The following list is derived from .

  • Muhārak and Muẓaffar: 1010/11–1017/18
    to Tortosa: 1017/18–1020/21
  • ʿAbd al-ʿAzīz ibn ʿAbd al-Raḥmān ibn Abī ʿĀmir al-Manṣūr, son of Sanchuelo: 1020/21–1060
  • ʿAbd al-Malik ibn ʿAbd al-ʿAzīz Niẓām al-Dawla al-Muẓaffar, son of prec.: 1060–1065
    to the Dhuʾl-Nūnids: 1065–1075
  • Abū Bakr ibn ʿAbd al-ʿAzīz al-Manṣūr, brother of prec.: 1075–1085
  • ʿUthmān ibn Abī Bakr al-Qāḍī, son of prec.: 1085
    to the Dhuʾl-Nūnids

Dénia

The following list is derived from , who calls them the Banū Mujāhid. Mujāhid was a member of Muḥammad ibn Abi ʿĀmir's household.
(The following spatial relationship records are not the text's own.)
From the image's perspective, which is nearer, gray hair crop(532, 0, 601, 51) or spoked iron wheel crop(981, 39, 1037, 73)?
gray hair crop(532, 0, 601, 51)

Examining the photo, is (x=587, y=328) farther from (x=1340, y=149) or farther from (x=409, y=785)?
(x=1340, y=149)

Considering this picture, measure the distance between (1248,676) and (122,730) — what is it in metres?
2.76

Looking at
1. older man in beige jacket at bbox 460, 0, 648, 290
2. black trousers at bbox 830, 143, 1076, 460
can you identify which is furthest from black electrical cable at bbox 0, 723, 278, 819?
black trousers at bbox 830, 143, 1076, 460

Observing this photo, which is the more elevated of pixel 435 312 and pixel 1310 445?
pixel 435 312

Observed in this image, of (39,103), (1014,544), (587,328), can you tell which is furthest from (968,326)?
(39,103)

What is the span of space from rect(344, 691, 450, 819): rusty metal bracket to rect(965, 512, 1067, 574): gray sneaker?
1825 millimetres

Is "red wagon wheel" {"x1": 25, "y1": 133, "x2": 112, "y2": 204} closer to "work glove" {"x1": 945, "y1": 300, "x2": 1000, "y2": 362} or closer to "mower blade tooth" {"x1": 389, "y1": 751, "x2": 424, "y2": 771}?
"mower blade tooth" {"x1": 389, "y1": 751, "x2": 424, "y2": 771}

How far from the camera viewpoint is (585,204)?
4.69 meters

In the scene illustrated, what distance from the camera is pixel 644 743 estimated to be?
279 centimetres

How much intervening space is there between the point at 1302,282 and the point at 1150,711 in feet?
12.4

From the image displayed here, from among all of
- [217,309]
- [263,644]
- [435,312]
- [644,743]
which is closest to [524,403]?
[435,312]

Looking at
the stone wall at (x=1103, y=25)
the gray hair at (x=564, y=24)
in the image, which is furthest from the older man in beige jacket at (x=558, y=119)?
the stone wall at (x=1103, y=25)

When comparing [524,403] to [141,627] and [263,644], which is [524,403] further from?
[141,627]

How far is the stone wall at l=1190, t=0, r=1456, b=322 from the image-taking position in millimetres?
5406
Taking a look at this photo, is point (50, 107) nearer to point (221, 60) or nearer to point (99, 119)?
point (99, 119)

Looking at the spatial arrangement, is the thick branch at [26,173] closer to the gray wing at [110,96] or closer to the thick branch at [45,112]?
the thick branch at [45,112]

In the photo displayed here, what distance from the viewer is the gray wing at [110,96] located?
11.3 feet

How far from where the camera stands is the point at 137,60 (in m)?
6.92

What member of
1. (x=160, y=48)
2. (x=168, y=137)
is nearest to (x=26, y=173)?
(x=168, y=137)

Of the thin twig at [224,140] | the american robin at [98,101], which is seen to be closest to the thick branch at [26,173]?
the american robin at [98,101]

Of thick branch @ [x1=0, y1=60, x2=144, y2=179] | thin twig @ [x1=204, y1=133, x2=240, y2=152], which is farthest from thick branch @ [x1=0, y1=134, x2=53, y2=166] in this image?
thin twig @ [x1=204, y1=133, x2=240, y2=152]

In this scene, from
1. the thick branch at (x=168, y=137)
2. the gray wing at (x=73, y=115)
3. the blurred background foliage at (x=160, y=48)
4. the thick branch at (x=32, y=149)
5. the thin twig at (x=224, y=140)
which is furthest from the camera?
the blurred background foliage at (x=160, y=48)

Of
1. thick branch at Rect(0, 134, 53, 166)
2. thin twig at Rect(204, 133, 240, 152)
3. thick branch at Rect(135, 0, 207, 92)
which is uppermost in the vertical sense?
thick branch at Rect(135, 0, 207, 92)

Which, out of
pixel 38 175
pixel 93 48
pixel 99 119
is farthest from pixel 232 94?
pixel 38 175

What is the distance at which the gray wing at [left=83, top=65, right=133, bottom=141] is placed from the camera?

  • Mujāhid ibn ʿAbd Allāh al-ʿĀmiri al-Muwaffaq: c.1012–1045
  • ʿAlī ibn Mujāhid Iqbāl al-Dawla: 1045–1076
    to the Hūdids

Tortosa

  • Labib al-Fata al-Saqlabi (Valencia 1017–1019): c. 1009–bfr. 1039/40
  • Muqatil Sayf al-Milla: bfr. 1039/40–1053/4
  • Ya'la: 1053/4–1057/8
  • Nabil: 1057/8–1060

Almeria

  • 1012 Aflah.
  • 1014 Khayran. Slavic slave from Cordoba Caliph palace, who dedicated his rule to the development of Almería.
  • 1028 Zuhayr, also a former Slavic slave from Cordoba
  • 1038 Abu Bakr al-Ramimi
  • 1038 Abd al-Aziz al-Mansur, al-Mansur's grandson, King of Valencia

From 1038 to 1041 Almería belonged to the Taifa of Valencia.

Usage

  • Geographer Ibn Khordadbeh (840–880) claimed that the Bulgar ruling title was "King of the Saqāliba" prior to the mid 7th century, meaning that the ruler held "a reservoir of potential slaves".
  • Traveller Ibn Fadlan (fl. 921–22) called the ruler of Volga Bulgaria the "King of the Saqaliba".
  • Polymath Abu Zayd al-Balkhi (850–934) described three main centers of the Saqaliba: Kuyaba, Slawiya, and Artania.
  • Traveller Ibrahim ibn Yaqub (fl. 961–62) placed the Saqāliba, Slavs, west of Bulgaria and east of other Slavs, in a mountainous land, and described them as violent and aggressive. It is believed that these were situated in the Western Balkans.